Braunschweig Enzyme Database

compound identifier

US Food and Drug Administration

farnesyl‐diphosphate farnesyl transferase 1

Guide to Pharmacology Database

hydroxymethylglutaryl‐coa reductase

hydroxymethylglutaryl‐CoA synthase

high‐performance computing

Kyoto Encyclopedia of Genes and Genomes

International Union of Biochemistry and Molecular Biology

International Union of Basic and Clinical Pharmacology

name‐to‐structure

ordinary differential equation

Systems Biology Graphical Notation

Systems Biology Graphical Notation Markup Language

Systems Biology Markup Language

Introduction

The expansion of available genomic and proteomic data has enhanced our understanding of biomolecular interaction networks. Consequently, the development of systems biology approaches has enabled us to better understand how cellular behaviour emerges from these networks (Boran and Iyengar, 2010a).
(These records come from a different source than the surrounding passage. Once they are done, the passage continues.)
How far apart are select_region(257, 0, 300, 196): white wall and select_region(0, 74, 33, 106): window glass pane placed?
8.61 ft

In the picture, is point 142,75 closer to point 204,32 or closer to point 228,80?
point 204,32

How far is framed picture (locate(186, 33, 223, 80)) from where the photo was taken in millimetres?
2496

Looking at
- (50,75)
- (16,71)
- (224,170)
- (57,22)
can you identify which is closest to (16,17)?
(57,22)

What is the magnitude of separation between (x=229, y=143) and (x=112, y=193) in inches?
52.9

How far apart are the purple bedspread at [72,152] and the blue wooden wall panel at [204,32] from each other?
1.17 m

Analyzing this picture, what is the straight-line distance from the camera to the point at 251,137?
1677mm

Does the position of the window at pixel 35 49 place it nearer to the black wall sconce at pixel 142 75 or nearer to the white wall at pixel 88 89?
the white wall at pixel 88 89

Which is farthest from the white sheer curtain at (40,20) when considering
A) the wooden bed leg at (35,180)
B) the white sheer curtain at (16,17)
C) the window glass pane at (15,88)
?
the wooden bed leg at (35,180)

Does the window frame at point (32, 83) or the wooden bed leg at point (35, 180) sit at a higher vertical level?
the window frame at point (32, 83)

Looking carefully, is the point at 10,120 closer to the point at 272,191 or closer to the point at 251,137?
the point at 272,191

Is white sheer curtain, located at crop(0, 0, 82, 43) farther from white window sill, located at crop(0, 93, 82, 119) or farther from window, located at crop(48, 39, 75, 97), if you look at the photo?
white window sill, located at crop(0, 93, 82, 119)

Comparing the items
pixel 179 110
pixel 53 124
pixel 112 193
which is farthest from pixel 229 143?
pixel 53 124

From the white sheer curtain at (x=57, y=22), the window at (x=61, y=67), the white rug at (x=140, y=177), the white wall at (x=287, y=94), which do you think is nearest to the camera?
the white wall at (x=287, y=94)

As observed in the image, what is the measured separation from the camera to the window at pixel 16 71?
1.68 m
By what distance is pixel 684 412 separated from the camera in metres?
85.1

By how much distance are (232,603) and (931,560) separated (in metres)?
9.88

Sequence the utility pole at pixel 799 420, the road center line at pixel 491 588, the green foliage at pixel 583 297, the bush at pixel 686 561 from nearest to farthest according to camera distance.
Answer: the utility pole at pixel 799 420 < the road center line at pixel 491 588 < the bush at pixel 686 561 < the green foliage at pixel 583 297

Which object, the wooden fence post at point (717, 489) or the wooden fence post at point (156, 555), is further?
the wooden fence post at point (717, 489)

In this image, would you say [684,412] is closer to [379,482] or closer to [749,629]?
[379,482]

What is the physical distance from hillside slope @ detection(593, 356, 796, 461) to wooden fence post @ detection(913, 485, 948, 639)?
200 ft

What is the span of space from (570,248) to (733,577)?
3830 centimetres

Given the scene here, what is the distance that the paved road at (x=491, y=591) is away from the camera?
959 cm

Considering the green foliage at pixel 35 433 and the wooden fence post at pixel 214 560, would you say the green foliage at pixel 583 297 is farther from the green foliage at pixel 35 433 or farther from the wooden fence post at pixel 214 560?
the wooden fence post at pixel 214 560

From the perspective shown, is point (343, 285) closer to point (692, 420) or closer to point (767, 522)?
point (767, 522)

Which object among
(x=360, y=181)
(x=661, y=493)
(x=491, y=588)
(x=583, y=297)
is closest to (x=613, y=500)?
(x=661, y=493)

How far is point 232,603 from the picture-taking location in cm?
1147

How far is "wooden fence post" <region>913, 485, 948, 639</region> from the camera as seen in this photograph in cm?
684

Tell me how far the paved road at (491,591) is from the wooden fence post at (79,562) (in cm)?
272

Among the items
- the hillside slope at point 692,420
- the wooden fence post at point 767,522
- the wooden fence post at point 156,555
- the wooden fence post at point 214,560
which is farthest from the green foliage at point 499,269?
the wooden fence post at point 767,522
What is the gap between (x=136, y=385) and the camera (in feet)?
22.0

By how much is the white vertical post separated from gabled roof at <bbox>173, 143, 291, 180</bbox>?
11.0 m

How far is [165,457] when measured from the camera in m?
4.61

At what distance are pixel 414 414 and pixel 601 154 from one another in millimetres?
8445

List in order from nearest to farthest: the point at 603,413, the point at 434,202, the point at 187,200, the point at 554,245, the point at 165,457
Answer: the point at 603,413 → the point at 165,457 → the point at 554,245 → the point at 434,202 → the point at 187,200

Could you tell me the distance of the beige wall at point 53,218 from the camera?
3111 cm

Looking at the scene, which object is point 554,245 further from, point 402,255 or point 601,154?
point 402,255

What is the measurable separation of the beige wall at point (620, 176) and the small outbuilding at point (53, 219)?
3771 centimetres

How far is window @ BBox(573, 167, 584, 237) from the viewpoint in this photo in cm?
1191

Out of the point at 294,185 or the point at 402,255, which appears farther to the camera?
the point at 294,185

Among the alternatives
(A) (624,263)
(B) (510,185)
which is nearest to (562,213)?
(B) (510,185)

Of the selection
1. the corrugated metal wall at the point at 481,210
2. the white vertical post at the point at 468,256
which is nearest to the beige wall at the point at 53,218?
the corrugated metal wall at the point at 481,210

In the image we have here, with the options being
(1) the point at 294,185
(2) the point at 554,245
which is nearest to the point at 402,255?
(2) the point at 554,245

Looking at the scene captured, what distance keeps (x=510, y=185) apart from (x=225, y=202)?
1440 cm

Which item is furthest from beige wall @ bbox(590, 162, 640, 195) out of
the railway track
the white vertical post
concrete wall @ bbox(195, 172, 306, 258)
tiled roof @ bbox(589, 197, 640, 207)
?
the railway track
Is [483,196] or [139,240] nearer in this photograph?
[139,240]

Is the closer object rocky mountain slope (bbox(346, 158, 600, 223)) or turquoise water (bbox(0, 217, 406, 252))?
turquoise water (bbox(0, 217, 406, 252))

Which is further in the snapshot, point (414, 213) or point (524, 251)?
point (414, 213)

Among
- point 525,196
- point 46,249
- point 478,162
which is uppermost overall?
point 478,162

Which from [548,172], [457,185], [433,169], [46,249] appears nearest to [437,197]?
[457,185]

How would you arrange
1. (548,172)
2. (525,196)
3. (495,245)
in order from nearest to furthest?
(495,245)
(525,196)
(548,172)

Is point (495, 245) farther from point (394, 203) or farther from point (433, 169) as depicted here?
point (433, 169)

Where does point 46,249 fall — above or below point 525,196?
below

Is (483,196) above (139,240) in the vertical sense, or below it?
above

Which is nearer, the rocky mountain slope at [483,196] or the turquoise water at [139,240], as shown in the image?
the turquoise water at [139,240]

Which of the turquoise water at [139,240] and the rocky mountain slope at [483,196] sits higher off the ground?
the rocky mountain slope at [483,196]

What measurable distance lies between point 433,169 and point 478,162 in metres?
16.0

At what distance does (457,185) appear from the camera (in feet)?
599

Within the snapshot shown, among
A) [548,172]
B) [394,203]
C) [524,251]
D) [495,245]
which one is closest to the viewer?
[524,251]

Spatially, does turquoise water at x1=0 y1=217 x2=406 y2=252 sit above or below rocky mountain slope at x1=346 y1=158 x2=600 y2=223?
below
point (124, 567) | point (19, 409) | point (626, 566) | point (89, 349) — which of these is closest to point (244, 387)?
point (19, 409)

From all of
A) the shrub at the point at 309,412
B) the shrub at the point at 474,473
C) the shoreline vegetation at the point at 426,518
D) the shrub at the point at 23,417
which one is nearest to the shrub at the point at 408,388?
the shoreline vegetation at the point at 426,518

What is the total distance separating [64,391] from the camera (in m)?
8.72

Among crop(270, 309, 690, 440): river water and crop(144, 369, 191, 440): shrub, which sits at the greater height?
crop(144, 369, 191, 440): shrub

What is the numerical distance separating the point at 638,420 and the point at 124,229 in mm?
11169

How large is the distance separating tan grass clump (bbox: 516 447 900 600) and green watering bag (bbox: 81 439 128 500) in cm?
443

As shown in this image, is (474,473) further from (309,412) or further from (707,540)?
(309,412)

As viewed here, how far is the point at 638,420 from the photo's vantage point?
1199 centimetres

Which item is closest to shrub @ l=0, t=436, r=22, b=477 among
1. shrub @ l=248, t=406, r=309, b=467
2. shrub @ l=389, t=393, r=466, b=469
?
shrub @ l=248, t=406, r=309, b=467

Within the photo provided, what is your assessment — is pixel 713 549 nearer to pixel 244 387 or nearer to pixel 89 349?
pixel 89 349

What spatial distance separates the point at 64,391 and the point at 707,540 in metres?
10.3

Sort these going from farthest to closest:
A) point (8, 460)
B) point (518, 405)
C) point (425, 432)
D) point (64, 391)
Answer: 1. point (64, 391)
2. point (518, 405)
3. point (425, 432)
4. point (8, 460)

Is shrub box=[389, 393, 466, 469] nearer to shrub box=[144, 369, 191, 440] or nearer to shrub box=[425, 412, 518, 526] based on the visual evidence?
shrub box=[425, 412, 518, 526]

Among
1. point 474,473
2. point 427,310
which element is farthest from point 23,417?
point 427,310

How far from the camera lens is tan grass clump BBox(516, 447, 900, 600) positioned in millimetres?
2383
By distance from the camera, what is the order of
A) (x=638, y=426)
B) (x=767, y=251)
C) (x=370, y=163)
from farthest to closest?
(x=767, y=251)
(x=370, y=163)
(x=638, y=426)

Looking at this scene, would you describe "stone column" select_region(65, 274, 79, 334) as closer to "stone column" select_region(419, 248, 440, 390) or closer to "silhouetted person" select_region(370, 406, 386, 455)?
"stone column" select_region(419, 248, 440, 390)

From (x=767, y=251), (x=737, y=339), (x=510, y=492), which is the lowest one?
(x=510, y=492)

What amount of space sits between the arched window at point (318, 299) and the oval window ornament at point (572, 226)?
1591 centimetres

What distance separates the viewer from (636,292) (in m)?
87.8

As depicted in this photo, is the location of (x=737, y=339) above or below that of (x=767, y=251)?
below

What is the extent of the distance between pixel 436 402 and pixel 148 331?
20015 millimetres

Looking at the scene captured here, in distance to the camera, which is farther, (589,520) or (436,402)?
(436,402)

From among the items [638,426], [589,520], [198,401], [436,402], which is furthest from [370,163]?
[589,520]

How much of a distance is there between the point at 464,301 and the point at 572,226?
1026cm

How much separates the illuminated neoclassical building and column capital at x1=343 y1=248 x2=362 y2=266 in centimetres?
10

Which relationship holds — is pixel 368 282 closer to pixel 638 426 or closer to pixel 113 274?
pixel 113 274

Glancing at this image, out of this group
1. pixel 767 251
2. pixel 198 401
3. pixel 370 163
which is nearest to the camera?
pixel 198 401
Systems‐level approaches have been used to predict the on‐ and off‐target impacts of an intervention (Boran and Iyengar, 2010b) and to identify the most sensitive components in pathways that suggest candidate drug targets (Benson et al., 2013). They also have the untapped potential to suggest therapies comprising combinations of drugs chosen to strategically reprogram biomolecular interaction networks in order to drive the system from a diseased to a healthy state (Zhao et al., 2013; van Hasselt and van der Graaf, 2015; Watterson and Ghazal, 2010). This approach, known as systems pharmacology (Boran and Iyengar, 2010b; Westerhoff et al., 2015), is underpinned by the expansion in pathway, pharmacology and medicinal chemistry databases.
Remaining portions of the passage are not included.